++++ DATASET

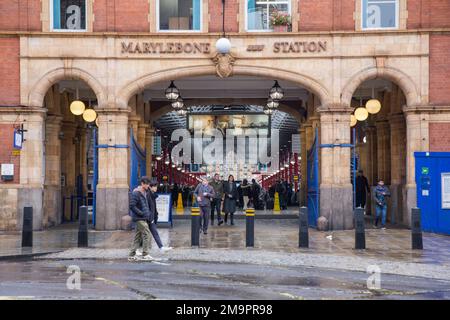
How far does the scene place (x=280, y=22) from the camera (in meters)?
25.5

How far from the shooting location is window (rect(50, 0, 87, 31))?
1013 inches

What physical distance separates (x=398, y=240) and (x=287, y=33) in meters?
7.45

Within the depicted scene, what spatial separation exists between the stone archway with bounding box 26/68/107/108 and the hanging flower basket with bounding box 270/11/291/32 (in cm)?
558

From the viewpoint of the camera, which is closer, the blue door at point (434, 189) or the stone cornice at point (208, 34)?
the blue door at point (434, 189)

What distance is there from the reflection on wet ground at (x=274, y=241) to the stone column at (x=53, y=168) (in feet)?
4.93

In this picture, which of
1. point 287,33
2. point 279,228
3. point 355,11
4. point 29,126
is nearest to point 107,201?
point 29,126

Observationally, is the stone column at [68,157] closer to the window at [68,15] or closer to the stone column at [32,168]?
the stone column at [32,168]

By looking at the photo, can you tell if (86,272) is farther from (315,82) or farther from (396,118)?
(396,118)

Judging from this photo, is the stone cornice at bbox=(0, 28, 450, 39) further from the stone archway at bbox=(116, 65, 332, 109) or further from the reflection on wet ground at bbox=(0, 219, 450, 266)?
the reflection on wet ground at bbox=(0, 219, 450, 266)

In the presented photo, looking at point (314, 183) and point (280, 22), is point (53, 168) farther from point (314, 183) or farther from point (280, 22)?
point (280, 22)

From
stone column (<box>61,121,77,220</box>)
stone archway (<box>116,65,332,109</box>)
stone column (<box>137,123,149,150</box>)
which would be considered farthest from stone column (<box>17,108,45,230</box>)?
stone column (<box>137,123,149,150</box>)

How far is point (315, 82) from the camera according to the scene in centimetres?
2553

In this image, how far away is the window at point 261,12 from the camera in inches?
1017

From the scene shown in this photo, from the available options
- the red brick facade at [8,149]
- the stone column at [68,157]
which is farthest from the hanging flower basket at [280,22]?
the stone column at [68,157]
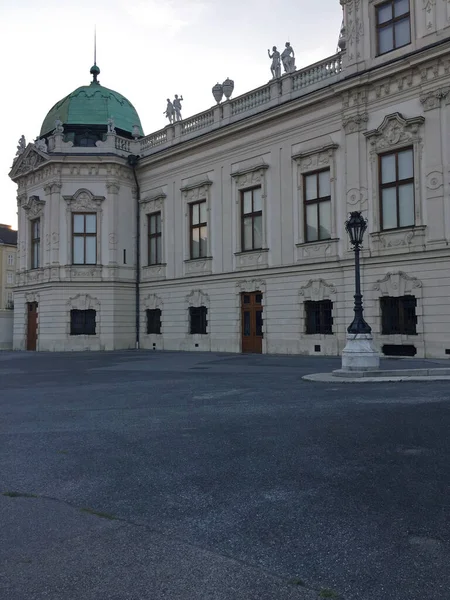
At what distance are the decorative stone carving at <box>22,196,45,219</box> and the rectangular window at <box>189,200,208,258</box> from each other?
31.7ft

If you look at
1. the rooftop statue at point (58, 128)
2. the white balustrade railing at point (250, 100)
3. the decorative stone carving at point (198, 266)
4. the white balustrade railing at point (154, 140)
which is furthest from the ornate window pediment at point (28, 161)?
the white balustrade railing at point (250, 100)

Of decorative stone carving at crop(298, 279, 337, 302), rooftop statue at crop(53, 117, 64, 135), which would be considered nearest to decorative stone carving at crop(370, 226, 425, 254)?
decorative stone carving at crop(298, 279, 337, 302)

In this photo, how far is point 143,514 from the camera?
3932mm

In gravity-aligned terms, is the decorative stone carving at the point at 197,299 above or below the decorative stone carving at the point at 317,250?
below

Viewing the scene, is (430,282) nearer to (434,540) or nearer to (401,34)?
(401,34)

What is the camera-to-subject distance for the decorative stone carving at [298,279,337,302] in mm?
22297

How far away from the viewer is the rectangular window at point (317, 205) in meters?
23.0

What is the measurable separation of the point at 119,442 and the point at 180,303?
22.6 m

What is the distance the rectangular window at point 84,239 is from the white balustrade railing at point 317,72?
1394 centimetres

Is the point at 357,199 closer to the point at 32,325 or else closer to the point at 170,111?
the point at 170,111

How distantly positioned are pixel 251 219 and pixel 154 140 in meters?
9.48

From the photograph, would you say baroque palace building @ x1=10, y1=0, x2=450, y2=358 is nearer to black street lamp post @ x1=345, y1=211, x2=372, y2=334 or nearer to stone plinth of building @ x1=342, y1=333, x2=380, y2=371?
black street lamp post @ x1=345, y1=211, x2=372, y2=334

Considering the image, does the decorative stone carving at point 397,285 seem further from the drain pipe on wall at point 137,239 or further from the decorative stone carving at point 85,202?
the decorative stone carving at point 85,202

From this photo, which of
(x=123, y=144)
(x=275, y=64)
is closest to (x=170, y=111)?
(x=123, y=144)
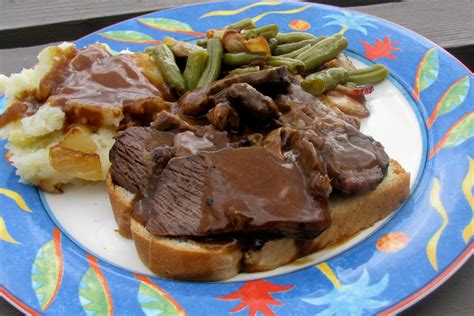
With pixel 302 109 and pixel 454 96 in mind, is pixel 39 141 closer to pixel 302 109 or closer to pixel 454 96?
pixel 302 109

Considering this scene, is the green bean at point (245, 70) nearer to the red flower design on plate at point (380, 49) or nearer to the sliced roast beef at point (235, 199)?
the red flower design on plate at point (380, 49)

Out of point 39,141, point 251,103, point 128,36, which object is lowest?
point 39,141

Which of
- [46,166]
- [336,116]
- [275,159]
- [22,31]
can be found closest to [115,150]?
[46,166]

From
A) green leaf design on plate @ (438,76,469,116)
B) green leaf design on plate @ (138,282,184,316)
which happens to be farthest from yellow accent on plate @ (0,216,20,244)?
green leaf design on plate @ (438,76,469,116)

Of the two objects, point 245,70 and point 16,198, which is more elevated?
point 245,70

++++++++

§ **TASK PROMPT**:
Copy out all the data without changing anything, and drop the pictures.

§ **RESULT**:
How far does the scene place (x=280, y=22) from the camera (in meters)?
25.5

How far from the shooting location is window (rect(50, 0, 87, 31))?
1013 inches

What physical distance separates (x=398, y=240) and (x=287, y=33) in meters?
7.45

Within the depicted scene, what spatial separation exists between the stone archway with bounding box 26/68/107/108 and the hanging flower basket with bounding box 270/11/291/32 (in cm)?
558

From the viewpoint of the camera, which is closer, the blue door at point (434, 189) or the stone cornice at point (208, 34)?
the blue door at point (434, 189)

What distance is there from the reflection on wet ground at (x=274, y=241) to the stone column at (x=53, y=168) (in feet)?
4.93

In this picture, which of
1. point 287,33
2. point 279,228
3. point 355,11
4. point 29,126
is nearest to point 107,201?
point 29,126

Observationally, is the stone column at [68,157] closer to the window at [68,15] or closer to the stone column at [32,168]?
the stone column at [32,168]

By looking at the photo, can you tell if (86,272) is farther from (315,82) or farther from (396,118)?
(396,118)

Judging from this photo, is the stone cornice at bbox=(0, 28, 450, 39) further from the stone archway at bbox=(116, 65, 332, 109) or further from the reflection on wet ground at bbox=(0, 219, 450, 266)?
the reflection on wet ground at bbox=(0, 219, 450, 266)

In the presented photo, looking at point (314, 183) and point (280, 22), is point (53, 168) farther from point (314, 183) or farther from point (280, 22)?
point (280, 22)

From
stone column (<box>61,121,77,220</box>)
stone archway (<box>116,65,332,109</box>)
stone column (<box>137,123,149,150</box>)
which would be considered farthest from stone column (<box>17,108,45,230</box>)?
stone column (<box>137,123,149,150</box>)

How far is point (315, 82) from the camera according to the scene in centimetres?
2553

In this image, how far away is the window at point 261,12 from the camera in inches?
1017

From the scene shown in this photo, from the available options
- the red brick facade at [8,149]
- the stone column at [68,157]
which is farthest from the hanging flower basket at [280,22]?
the stone column at [68,157]
At what distance are the decorative stone carving at <box>22,196,45,219</box> and the rectangular window at <box>189,200,208,258</box> from each other?
31.7ft

If you look at
1. the rooftop statue at point (58, 128)
2. the white balustrade railing at point (250, 100)
3. the decorative stone carving at point (198, 266)
4. the white balustrade railing at point (154, 140)
which is furthest from the ornate window pediment at point (28, 161)?
the white balustrade railing at point (250, 100)

Of decorative stone carving at crop(298, 279, 337, 302), rooftop statue at crop(53, 117, 64, 135), which would be considered nearest to decorative stone carving at crop(370, 226, 425, 254)?
decorative stone carving at crop(298, 279, 337, 302)

In this photo, how far is point 143,514 from the camera?
3932mm

In gravity-aligned terms, is the decorative stone carving at the point at 197,299 above or below the decorative stone carving at the point at 317,250?
below

Viewing the scene, is (430,282) nearer to (434,540) or nearer to (401,34)?
(401,34)

What is the camera-to-subject distance for the decorative stone carving at [298,279,337,302] in mm?
22297

How far away from the viewer is the rectangular window at point (317, 205) in meters?
23.0

What is the measurable separation of the point at 119,442 and the point at 180,303?
22.6 m

What is the distance the rectangular window at point 84,239 is from the white balustrade railing at point 317,72?
1394 centimetres

Is the point at 357,199 closer to the point at 32,325 or else closer to the point at 170,111?
the point at 170,111

How distantly positioned are pixel 251 219 and pixel 154 140 in meters?
9.48

From the photograph, would you say baroque palace building @ x1=10, y1=0, x2=450, y2=358 is nearer to black street lamp post @ x1=345, y1=211, x2=372, y2=334 or nearer to stone plinth of building @ x1=342, y1=333, x2=380, y2=371?
black street lamp post @ x1=345, y1=211, x2=372, y2=334

Considering the image, does the decorative stone carving at point 397,285 seem further from the drain pipe on wall at point 137,239 or further from the decorative stone carving at point 85,202?
the decorative stone carving at point 85,202

From this photo, which of
(x=123, y=144)
(x=275, y=64)
is closest to (x=170, y=111)?
(x=123, y=144)
With pixel 302 109 and pixel 454 96 in mind, is pixel 39 141 closer to pixel 302 109 or closer to pixel 454 96?
pixel 302 109

Considering this scene, is the green bean at point (245, 70) nearer to the red flower design on plate at point (380, 49) or nearer to the sliced roast beef at point (235, 199)?
the red flower design on plate at point (380, 49)

Out of point 39,141, point 251,103, point 128,36, which object is lowest?
point 39,141

Which of
- [46,166]
- [336,116]
- [275,159]
- [22,31]
can be found closest to [115,150]?
[46,166]

From
A) green leaf design on plate @ (438,76,469,116)
B) green leaf design on plate @ (138,282,184,316)
which happens to be farthest from yellow accent on plate @ (0,216,20,244)?
green leaf design on plate @ (438,76,469,116)

Of the two objects, point 245,70 and point 16,198, which is more elevated?
point 245,70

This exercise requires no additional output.